Tamil author and professor Perumal Murugan, who gave up writing after he was hounded by Hindu fundamentalist and caste groups, would join the faculty of the Presidency College in Chennai today. His wife, a member of the Tamil faculty, would join Queen Mary's College in the city. Both had sought transfer, fearing for their life in their hometown of Namakal, where they used to teach at the government college.

Hindu groups and caste outfits in Namakal had protested and even observed a bandh last month against Perumal Murugan's novel, Madhorubhagan, saying it showed their women and their temple in bad light. The novel had been published in 2010, and has also been translated in English, as One Part Woman.

The story revolves around an ancient tradition that allowed childless women to have sex outside marriage, in the hope of bearing a child.

The author had apologised and explained that it was a work of fiction.
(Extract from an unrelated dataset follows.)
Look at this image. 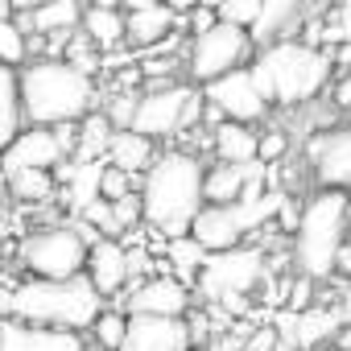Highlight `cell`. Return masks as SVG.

Sources close to Mr Murugan have said the police, who had arranged peace meetings with protesters, reportedly coerced him to sign an allegedly illegal agreement withdrawing the book.

They looked at it only "as a law and order issue and they were bent to quell it by hook or crook even if it means compromising fundamental rights" says a close friend of the author.

Peeved, Perumal Murugan announced, "The writer in me is dead," and withdrew all his writings.

The People's Union for Civil Liberties (PUCL) has moved the Madras High Court seeking a direction to quash the agreement the Namakkal police reportedly made Perumal Murugan sign. The court is set to hear the case on the February 24. "The excuse of law and order cannot be an excuse to barter away fundamental rights because the fundamental rights cannot be the domain or cannot be the subject of compromises. Mobs, today control free speech and expression and governments, instead of their obligation to protect fundamental rights, actually side with the people who break the law," says PUCL general secretary V Suresh.

Authors and writers have appealed to Mr Murugan to resume writing. But people close to him say he's determined and it's too early now to expect a change of heart.